Kaiju knows that he loses the chance to get anything if he begs while I'm eating. But if he minds his own business and hangs out on his bed or chews a toy while I eat, I may chuck him some appropriate scraps. And he's well-mannered in the car, so it's not unheard of for me to grab him a little pupacinno at Starbucks or a kids froyo at a drive through. He just will never get it if he practices any bad behavior. So if I get him an ice cream at the drive through and he tries to nose into my face before I've offered it to him, you better believe it's getting trashed at the end of the lane (or I might eat it). I think the most important thing is to make sure that when you offer scraps, you aren't reinforcing behavior that you don't want.


----------



## EmilyB (Mar 29, 2009)

Exactly, begging gets nothing, ever. At the end of my plate if my dogs are relaxed they may get a nibble if it is appropriate food for them.


----------



## trcy (Mar 1, 2013)

I chose yes, but I don't allow them to beg. If we're eating dinner we tell them to lay down. 

I have shared a cheez it or two while I was snaking in the living room.


----------



## lhczth (Apr 5, 2000)

They must lie down and leave me be while I eat. Then I share with them. If they are rude, they get nothing. The begging doesn't bother me as much as the drooling.


----------



## tottie86 (Aug 23, 2013)

If I'm cutting up raw chicken or beef I give them a slice but my dogs are always outside while we eat


----------



## llombardo (Dec 11, 2011)

I do but rarely. My dad is guilty of this and he gets busted every time. Misty my oldest tells on him every time. I can be in the other room and I know because he is the only one she barks at. I scream from the other room for him not to as I'm peeking around the corner and he is telling her to shush and telling her they are in trouble. Most of all I love his face as he tries to play it off. I don't really care that he does, but I enjoy his reaction


----------



## Cheyanna (Aug 18, 2012)

Depends. Sometimes if she has not been begging and ignored me, then I will occasionally reward her for doing the right thing.


----------



## AngelaA6 (Jan 20, 2013)

Very rarely do I give Gunther human food. I don't want to encourage begging as my MIL's dog drives me nuts when she does it. She doesn't care what you have and she will push against you. I'm the meanie and I never give her food.


----------



## JoeyG (Nov 17, 2013)

He's not allowed in the dining room while we're eating. He just lays in the living room and pretends we don't exist. I only give some scraps or treat afterwards but rarely. I put real meat in his food so he has no need to beg for scraps lol


----------



## scarfish (Apr 9, 2013)

i rarely give them anything. sometimes a little when i'm done if they don't beg.

it's fun to leave a piece of pizza crust in the pizza box and put the box on the floor for them to open the box to get to the crust. they know to bite at the top and pull up but they are so dumb the also are standing on the top so they end up just tearing the box apart to get to the crust.


----------



## scarfish (Apr 9, 2013)

julie getting the last little piece of crust after wife and i spent the night listening to music, drinking beer and eating pizza.


----------



## Kyleigh (Oct 16, 2012)

I feed raw, so my dog's always gettintg "human" food LOL ... I don't EVER feed her while I'm eating, begging / drooling dogs are way up on my list of pet peeves. 

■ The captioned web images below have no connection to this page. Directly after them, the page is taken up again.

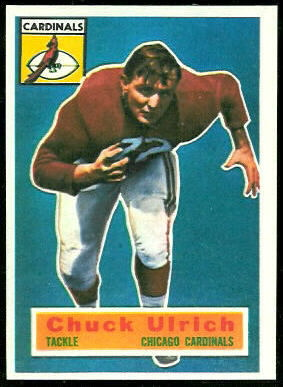 Chuck Ulrich 1956 Topps football card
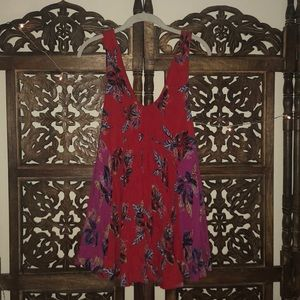 FREE PEOPLE TROPICAL SUMMER DRESS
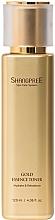 Parfumuri și produse cosmetice Esență-toner hidratantă pentru față - Shangpree Gold Essence Toner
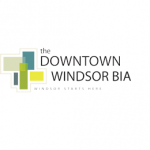 Downtown Windsor BIA Logo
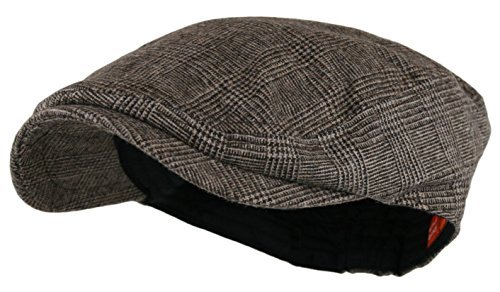 [Men's Herringbone Wool Tweed Newsboy Ivy Cabbie Driving Hat (One Size, LT.Brown)] (Mens Tweed Caps)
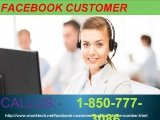 Is Facebook Customer Service the most secure way to fix issues? 1-850-777-3086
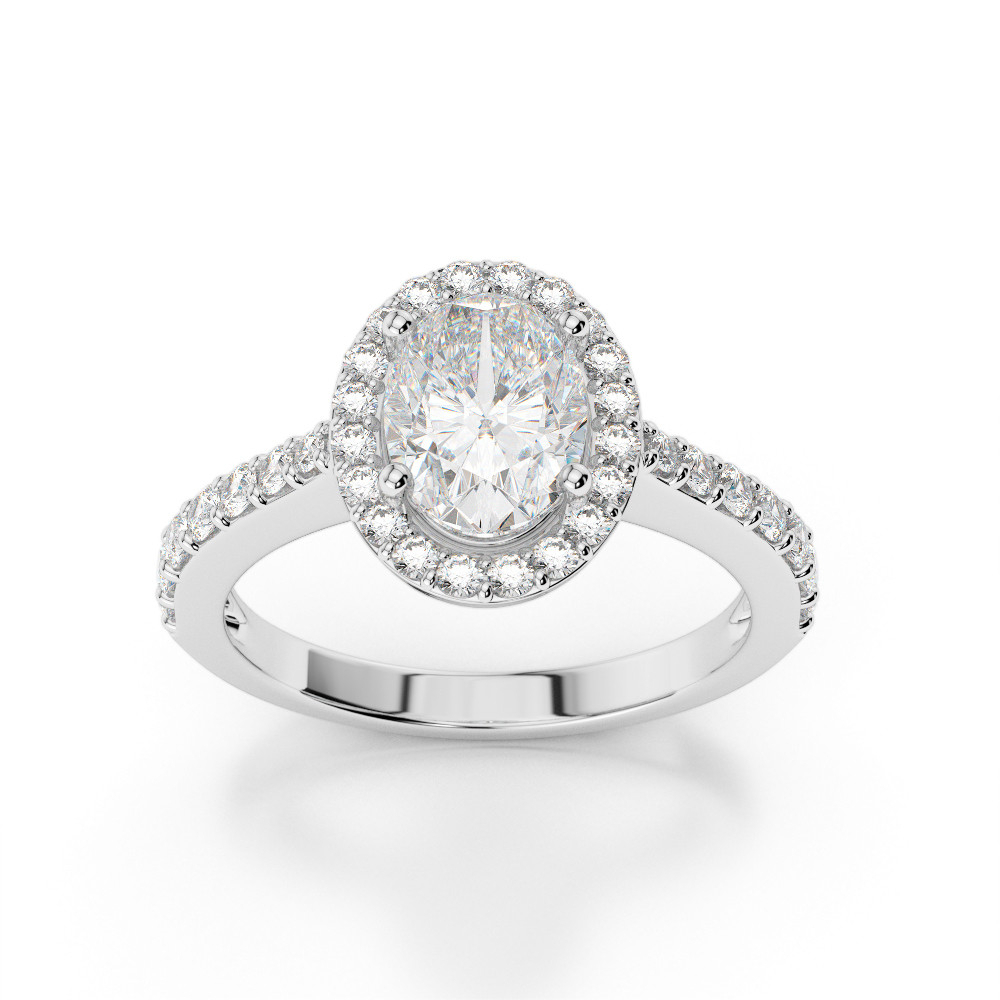 Oval Halo Diamond Prong Engagement Ring With Side Stones Pertaining To Most Recently Released Prong Set Oval Shaped Diamond Wedding Bands (Gallery 21 of 25)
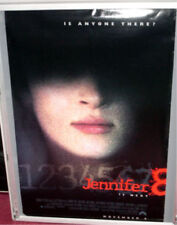 Cinema Poster: JENNIFER EIGHT 1992 (One Sheet) Andy Garcia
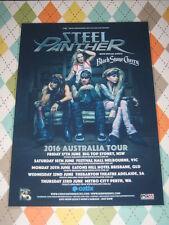 Steel Panther - 2016 Australian Tour - Laminated Promo Tour Poster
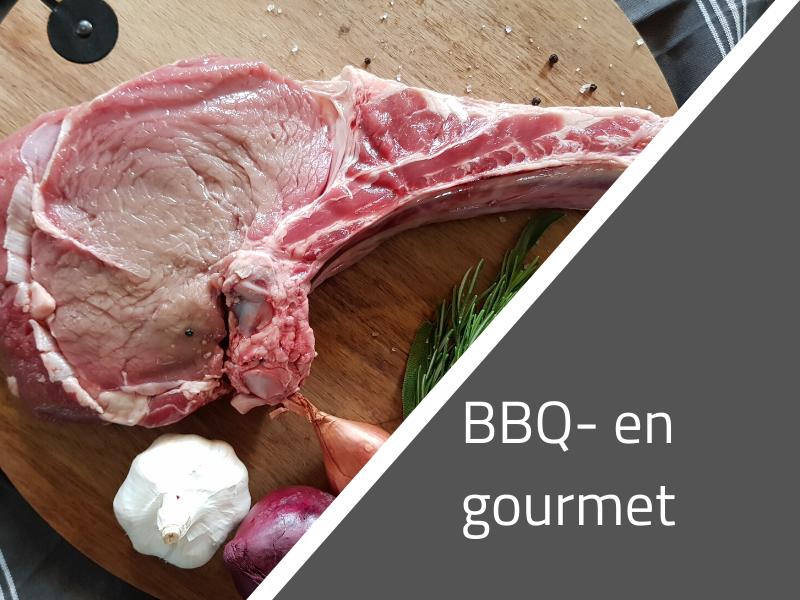 rundvlees voor barbecue en gourmet de leentjeshoeve horssen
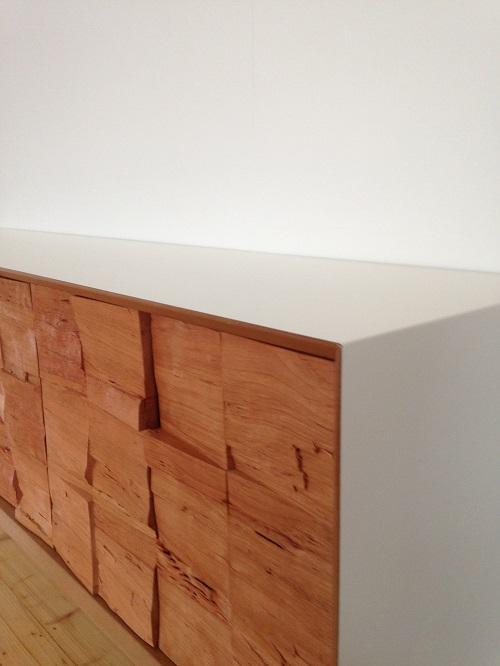 Kirschbaum Sideboard holzmanufaktur sideboard kirschbaum spaltholz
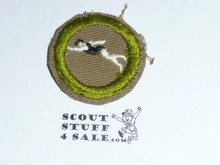 Swimming - Type C -  Tan Crimped Merit Badge (1936-1946)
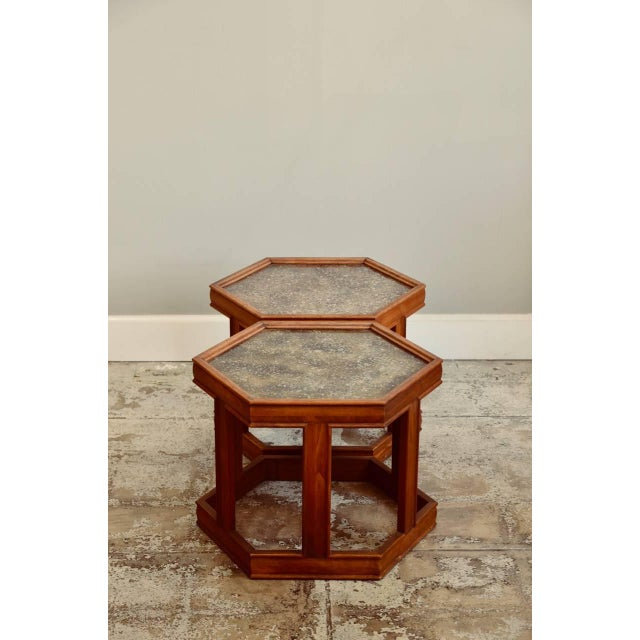 Mid-Century Modern John Keal for Brown Saltman Hexagonal Side Tables - a Pair For Sale - Image 3 of 8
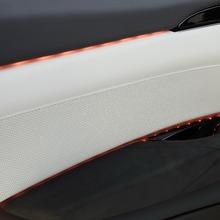 Nissan-Ellure-32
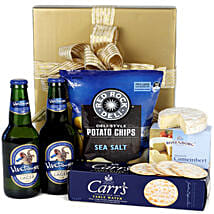 Happy Food And Drink Hamper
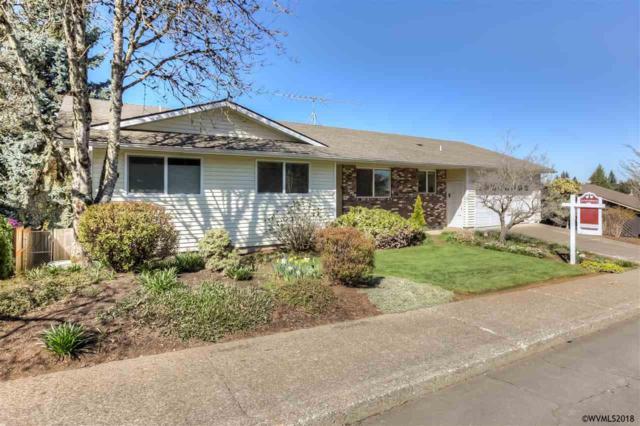 4875 Jones Rd SE, Salem, OR 97302 (MLS #730582) :: HomeSmart Realty Group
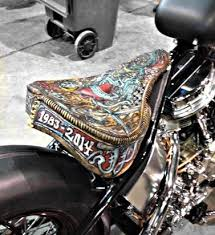 hand tooled leather solo seat bobber seat motorcycle seat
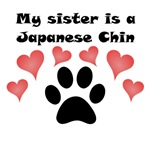 My Sister Is A Japanese Chin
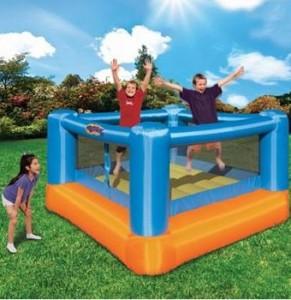 Banzai Inflatable Mega Bouncer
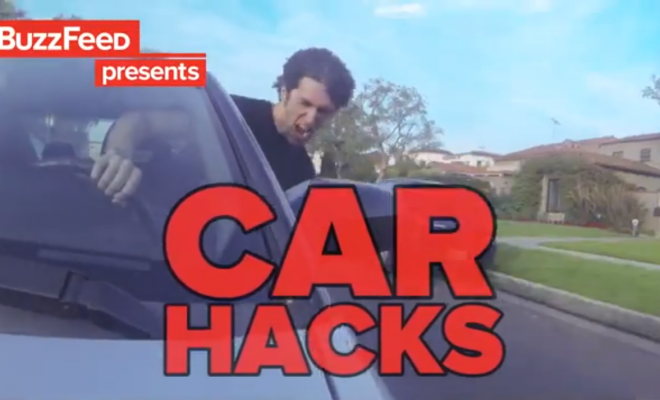 These 7 Car Hacks Will Change Your Life (VIDEO)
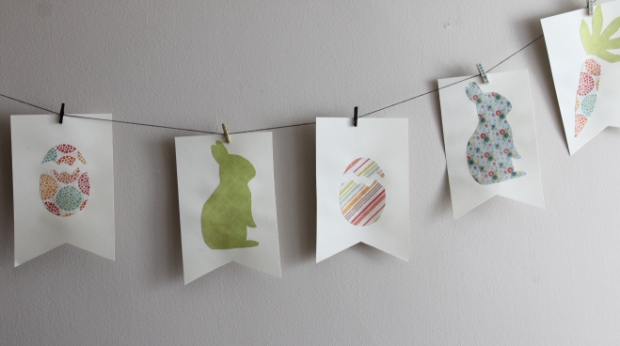bunny bunting flags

I do give her my left overs in her bowl ... half the time I don't even know if she realizes it's "my food" or not since she's never had kibble LOL


----------



## lauren43 (Jun 14, 2014)

My dogs can have anything I'm eating as long as he's laying somewhere away from me not looking at me. 

The chi doesn't get this concept.

The puppy is getting it.

My pit mix I lost in May was a pro, he'd run to his bed anytime I started eating.


----------



## Lilie (Feb 3, 2010)

I'm the person. If I feel like giving my dogs a little sumptin' sumptin' while I'm eating, I will. If I don't, I won't. No body begs. While I'm eating, they don't lay any closer to me than they do when I'm not eating. I think that's fair to allow them to do that. I won't punish them because I'm eating. 

If I have non-doggy guests, I'll put my dogs up while we eat. Some folks feel uneasy with dogs close by while they are eating. 

I have a ritual with my Mini Dachshund. Every morning while I'm making my lunch for work, she'll come into the kitchen and watch me. I'll give her a piece of cheese or some sandwich meat. Normally, I'll carry on a conversation with her. I know she's begging, but I'm not eating so it doesn't bother me. I pretend she's listening to me talk to her. Maybe she is.


----------



## Springbrz (Aug 13, 2013)

We've always shared with our dogs until Ziva. It kind of breaks our hearts just a little that we can't share much with her. She has to many food sensitivities to share often. 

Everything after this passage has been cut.